Instrucciones de la tarea> Prosigue el fragmento sobre el Juicio final y la obra de Hideaki Anno desde el punto en que se detiene.

___ Fragmento ___

En segundo lugar, desde el punto de
vista iconográfico o del tema tratado, no cabe duda de que estamos ante uno de los
motivos más recurrentes en la historia del arte occidental: el Juicio final. Se
trata de un tópico común a la escatología de todas las religiones abrahámicas y
su representación tiene una amplia tradición que se remonta a inicios de la
Baja Edad Media. La crisis del año Mil fue el detonante para que escenas del Apocalipsis de San Juan se esculpieran
en los tímpanos de las principales iglesias románicas de Europa. Ad portas el cambio de otro milenio, el
animador japonés Hideaki Anno actualizó este mito judeocristiano, a través de
las vicisitudes de un grupo de individuos que se debaten entre, por un lado, el
combate con unos seres sobrenaturales enviados para aniquilar al género humano
y, por el otro, con los fantasmas de su propio pasado, tejidos en el seno de
conflictos familiares irresolutos. De esta forma, lo biográfico alcanza
dimensiones cosmológicas.

___ Extractos del material ___

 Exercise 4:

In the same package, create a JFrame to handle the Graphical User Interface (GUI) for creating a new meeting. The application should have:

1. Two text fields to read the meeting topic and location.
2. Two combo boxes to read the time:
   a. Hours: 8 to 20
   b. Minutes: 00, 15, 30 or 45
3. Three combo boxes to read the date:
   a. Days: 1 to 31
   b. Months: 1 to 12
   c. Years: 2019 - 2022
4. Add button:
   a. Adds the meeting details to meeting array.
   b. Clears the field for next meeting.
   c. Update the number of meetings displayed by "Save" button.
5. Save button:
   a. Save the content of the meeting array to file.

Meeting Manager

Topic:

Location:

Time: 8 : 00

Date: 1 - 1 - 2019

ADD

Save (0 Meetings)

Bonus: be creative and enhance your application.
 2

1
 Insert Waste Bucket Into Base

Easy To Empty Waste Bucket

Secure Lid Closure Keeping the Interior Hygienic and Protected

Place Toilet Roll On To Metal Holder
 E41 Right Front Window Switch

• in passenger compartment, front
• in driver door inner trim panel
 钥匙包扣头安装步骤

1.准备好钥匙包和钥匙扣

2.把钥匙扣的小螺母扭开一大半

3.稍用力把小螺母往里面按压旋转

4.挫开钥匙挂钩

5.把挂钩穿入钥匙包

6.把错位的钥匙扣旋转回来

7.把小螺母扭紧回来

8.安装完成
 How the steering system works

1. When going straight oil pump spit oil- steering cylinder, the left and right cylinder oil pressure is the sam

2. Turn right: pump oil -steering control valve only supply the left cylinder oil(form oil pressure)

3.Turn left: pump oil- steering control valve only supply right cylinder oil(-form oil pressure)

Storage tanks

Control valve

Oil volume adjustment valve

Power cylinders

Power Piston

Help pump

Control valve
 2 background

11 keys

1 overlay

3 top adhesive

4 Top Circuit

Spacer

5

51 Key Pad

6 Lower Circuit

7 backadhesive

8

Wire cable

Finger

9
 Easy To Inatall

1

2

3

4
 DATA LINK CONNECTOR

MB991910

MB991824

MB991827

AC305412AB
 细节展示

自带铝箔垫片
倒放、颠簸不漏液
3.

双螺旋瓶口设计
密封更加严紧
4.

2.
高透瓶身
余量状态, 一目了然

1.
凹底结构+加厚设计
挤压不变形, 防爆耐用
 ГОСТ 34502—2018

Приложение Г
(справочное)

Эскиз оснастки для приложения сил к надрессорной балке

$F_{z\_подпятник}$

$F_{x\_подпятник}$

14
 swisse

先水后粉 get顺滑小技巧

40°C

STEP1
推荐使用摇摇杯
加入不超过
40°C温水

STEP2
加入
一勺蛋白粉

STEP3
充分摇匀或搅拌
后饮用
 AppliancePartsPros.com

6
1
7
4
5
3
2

___

Espacio de respuesta>
Por último, en el nivel iconológico o
sociocultural, la obra de Anno es una denuncia del nihilismo de las sociedades
posindustriales contemporáneas, cuyos individuos viven anclados en lo que el
filósofo francés Gilles Lipovetsky ha llamado un narcisismo apático, encarnado magistralmente en la figura del
protagonista, Shinji Ikari, presa de un hedonismo cobarde, solipsista,
desencantado del futuro y desconocedor del pasado. A través del drama de su
existencia, Evangelion anticipa
problemáticas tan actuales como la emergencia de la posverdad y el aumento de
la intolerancia y la frustración colectivas. De este modo, parece decirnos este
ánime, no es el Dios veterotestamentario el que ha decretado nuestra extinción,
sino el de la sociedad del espectáculo y del consumismo vacuo, uno creado a
imagen y semejanza de lo humano.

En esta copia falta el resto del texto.